A imaginação, com cores ainda sem nome, desceu pelas margens, roçou os pulsos das árvores aquáticas e levantou voo rumo à primeira nuvem no azul escarlate de um falcão peregrino. Os peixes de relance nadaram o futuro nos répteis que se aquecem no inferno.
É quase noite, nestas oito horas da manhã, tarde demais para que a mulher de vidro, com filigrana esbelta na cintura, possa beber o orvalho. A embriaguez vai ter que esperar por lábios pontuais, enquanto um casulo tece a malha dos dias e nas folhas de outono um rapaz desenha o universo num só sopro.
São raras as camélias nos chapéus, raríssimas as máquinas de costurar sonhos e não existem, de todo, deuses sóbrios de sobra. Há quem nunca adormeça com receio de acordar outro, de não saber colar peça a peça, no exato lugar, o primeiro beijo e o relâmpago que prenuncia o alfabeto do desejo.
Um cavalo galopa a tua imaginação e és a estepe, uma ave debica o teu olhar inquieto e és a linha do horizonte, uma boca de dizer abocanha o teu pescoço breve e és o acordar ao lado de quem amas. Mas também podes ser nada porque tudo te maça e porque a vida é demasiado longa para quem tem o relógio sempre atrasado. 

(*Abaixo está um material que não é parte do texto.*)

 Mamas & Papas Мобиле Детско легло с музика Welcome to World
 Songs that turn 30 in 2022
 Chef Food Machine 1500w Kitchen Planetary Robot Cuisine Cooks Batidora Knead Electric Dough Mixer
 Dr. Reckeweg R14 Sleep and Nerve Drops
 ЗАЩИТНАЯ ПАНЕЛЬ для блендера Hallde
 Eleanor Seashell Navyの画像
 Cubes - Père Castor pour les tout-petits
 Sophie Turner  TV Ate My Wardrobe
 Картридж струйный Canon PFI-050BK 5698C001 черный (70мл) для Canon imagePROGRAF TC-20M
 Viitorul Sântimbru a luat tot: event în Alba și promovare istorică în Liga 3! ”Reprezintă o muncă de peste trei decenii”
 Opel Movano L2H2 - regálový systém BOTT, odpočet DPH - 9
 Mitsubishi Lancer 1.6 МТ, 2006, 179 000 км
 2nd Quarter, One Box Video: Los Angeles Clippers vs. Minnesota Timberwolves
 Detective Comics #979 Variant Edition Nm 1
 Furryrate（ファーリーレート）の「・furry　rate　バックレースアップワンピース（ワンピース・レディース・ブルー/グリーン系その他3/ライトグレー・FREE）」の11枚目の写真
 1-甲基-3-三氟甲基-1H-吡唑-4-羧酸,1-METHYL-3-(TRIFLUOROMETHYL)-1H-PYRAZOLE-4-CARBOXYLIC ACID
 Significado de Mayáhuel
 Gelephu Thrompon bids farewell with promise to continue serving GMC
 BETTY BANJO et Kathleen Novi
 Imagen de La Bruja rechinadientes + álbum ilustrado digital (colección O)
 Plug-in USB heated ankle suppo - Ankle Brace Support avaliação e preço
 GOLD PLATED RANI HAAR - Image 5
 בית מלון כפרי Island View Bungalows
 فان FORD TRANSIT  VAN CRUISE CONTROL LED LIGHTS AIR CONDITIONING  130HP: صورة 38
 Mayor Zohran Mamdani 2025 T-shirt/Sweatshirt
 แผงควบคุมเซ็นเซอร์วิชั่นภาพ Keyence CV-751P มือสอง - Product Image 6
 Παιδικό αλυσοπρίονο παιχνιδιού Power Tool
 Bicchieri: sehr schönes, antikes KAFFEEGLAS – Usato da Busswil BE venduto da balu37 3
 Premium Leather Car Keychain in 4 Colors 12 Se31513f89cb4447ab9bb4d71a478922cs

quarta-feira, dezembro 18, 2013

"Em caso de dor, dance."


E o que fazer se, ainda assim, a dor persistir ou se se agudizar? Talvez dançar de forma mais inteira, entregar-se nos braços dos ventos de levar para longe, deixar que os pés lavrem o palco, o pátio, o quarto esconso e com o cheiro a noites de tanta gente. Dançar no auge do inverno e entre as mãos e os dedos curvos, curvos como as velhas âncoras que seguram o barco de sempre a sempre, arranjar lugar para lançar sementes da tua voz balsâmica e do teu corpo opiáceo. Não se inventou, ainda, melhor forma de apaziguar a dor.
Depois, em segredo, dir-te-ei que há um universo de multifacetadas dores. Da mais fina, do florete a beijar a pele, à mais insidiosa, que é a lâmina traiçoeira da perda antes do tempo próprio. Para todas há um passo de dança. Do tango à rumba, passando pelo valsa, o alívio é súbito e avassalador como uma alvorada tropical.

E quando, quase em êxtase, o teu corpo renascer como o eterno tambor das noites africanas, nenhuma dor ousará sequer visitar-te quanto mais morar-te. Dançarás, então, à lua para a encher de crescente inveja e queimarás a última dor nessa fogueira das altas estrelas que dão brilho aos teus olhos.